Sometimes it's hard to find the right words to explain your position on an issue without sounding like a policy wonk. You come across all, "The profit margins have been decimated, so a contract extension should not be forthcoming blah blah blah," and you notice that the person you're talking to has gone to sleep. So what do you do instead? You use an analogy, like a normal human being, and say, "Hell, letting Ken Lewis keep his job would be like going back to the mechanic that ruined your transmission." Point made, point understood, if not necessarily agreed with. There are a lot of issues out there, and there's a big pile of dry-as-dust information to back up every side of every one of them. So we've cut to the chase on some recent issues and offer analyses and opinions, analogy-style.

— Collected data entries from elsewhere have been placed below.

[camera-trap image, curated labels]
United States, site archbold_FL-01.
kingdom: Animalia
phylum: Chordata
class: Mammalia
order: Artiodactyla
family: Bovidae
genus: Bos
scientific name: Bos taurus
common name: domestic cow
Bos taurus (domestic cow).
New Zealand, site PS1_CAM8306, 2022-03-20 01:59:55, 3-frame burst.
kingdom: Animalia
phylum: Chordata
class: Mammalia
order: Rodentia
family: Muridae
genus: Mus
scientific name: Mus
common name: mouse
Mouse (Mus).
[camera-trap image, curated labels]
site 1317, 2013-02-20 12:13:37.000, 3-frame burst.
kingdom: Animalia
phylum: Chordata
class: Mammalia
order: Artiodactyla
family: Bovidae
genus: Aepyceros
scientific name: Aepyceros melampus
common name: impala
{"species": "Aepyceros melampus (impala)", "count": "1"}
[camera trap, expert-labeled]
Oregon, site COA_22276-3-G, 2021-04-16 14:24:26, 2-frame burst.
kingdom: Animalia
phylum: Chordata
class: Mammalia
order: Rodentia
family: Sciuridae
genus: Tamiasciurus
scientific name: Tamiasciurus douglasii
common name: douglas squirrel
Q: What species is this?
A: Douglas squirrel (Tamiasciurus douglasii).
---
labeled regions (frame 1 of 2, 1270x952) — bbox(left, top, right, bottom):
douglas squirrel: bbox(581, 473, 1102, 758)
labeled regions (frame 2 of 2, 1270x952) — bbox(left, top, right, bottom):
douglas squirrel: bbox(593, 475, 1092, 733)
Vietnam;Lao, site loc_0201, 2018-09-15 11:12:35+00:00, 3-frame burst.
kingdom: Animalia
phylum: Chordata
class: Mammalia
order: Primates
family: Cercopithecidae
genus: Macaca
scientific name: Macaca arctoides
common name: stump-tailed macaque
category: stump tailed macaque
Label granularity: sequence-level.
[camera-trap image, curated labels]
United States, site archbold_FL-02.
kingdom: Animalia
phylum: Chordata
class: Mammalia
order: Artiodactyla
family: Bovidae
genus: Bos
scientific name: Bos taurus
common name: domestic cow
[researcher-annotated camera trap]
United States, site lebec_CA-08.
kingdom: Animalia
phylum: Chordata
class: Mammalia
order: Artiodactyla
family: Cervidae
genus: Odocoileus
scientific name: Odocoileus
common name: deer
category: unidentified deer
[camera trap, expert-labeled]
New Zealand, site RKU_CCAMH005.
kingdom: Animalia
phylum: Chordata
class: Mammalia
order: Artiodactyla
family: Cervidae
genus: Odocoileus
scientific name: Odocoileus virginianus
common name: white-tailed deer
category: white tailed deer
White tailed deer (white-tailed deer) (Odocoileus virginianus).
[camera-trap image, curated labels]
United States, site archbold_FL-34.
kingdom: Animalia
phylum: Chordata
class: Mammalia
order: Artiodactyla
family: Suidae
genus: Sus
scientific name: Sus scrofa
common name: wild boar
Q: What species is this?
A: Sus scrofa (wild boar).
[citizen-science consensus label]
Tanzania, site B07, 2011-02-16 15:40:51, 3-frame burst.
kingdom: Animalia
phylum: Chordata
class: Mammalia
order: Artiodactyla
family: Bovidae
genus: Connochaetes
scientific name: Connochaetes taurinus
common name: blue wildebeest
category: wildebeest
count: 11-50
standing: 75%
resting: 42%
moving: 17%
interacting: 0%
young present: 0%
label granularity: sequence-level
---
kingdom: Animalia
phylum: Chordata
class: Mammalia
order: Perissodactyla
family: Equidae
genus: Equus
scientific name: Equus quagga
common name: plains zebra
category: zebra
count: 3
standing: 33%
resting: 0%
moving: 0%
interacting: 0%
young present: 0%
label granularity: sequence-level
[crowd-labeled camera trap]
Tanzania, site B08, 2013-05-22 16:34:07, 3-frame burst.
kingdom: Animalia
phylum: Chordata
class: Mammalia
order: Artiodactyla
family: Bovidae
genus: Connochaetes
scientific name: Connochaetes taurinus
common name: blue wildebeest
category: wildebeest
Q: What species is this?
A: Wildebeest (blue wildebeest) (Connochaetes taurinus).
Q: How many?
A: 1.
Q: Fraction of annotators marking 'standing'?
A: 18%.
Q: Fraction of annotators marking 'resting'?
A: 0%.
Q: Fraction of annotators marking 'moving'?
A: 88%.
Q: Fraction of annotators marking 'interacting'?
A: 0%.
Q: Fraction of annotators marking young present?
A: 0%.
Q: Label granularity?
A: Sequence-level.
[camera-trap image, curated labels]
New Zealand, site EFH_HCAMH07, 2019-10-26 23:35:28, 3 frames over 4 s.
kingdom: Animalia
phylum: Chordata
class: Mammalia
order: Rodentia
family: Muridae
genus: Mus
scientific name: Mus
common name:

• Charlotte Mecklenburg Schools Superintendent Peter Gorman deals with budget cuts by laying off hundreds of teachers. It's like a guy who can't afford shoes anymore so he cuts off his feet.
• Gorman follows up his firings by running want ads for 250 available jobs. It's as if after he had finished slapping some people silly, he went back and spit in their faces.
• Bank of America, which received $45 billion in taxpayer bailout money, is reportedly doling out millions in bonuses to various executives. It's like if your neighbor's house burned down and you loaned him money to build a new one, and then you find out he's giving part of your money to the guy who set the fire.
• Local television stations go utterly nuts, as in "apparently trying to scare the hell out of their viewers," in reporting on something as routine as summer afternoon thundershowers in a Southeastern city. It's as if they broadcast a terrifying, graphics-laden report about people outside their studios who've been seen engaging in a mysterious activity called "inhaling and exhaling."
• GOP officials in South Carolina apologize for making racist statements, such as the one about an escaped gorilla being an ancestor of Michelle Obama. It's as if dogs apologized for chewing bones, or doing any of the other instinctive things that come naturally to them.
• Sarah Palin griped loud and long over David Letterman's joke about her daughter supposedly being "knocked up" by baseball star Alex Rodriguez. Letterman apologized for the "lousy joke," but considering the hatefulness of Palin's rhetoric during the past presidential campaign, her complaints were like a vampire grumbling about a mosquito bite.
• Senators working on health care reform but who oppose a "public option" -- in which people who can't find affordable insurance could enroll in a publicly funded plan such as the one now enjoyed by members of Congress -- say that a wide variety of private insurers will guarantee consumers a fair deal. That's like slashing funds for police protection with the explanation that "there are so many different gangs, they'll be too busy fighting each other to bother with killing you."
• Mecklenburg County commissioners cut spending by, among other things, closing libraries on Sundays, one of the library system's busiest days. In terms of providing essential services to the community, it's as if they decided to cut off everyone's air conditioning three hours a day.
• North Korea threatens to launch a missile over Japan and toward Hawaii. It's like one of the Little Rascals bragging that he's going to show those grown-ups who's boss by shooting a rock with his new slingshot, over the 10-story building next door and onto the sidewalk near the skyscraper two lots over.
• Neoconservatives like Charles Krauthammer, John McCain and the Wall Street Journal editorial writers -- all of whom, until two weeks ago, wanted the United States to bomb "Axis of Evil" charter member Iran -- now slam President Obama for supposedly not supporting the Iranian protesters enough. It's as if Hitler's supporters suddenly became passionate about saving democratic traditions in France.
• FoxNews, which used to run ads bragging about its "unprecedented access" to the Bush White House while kowtowing to the administration's every whim, now condemns ABC News -- which ran a special this week in which President Obama answered questions on health care reform -- for its "unprecedented access" and kowtowing to the current administration. It's as if Microsoft's Bill Gates gnashed his teeth and accused Apple's Steve Jobs of being "obscenely wealthy."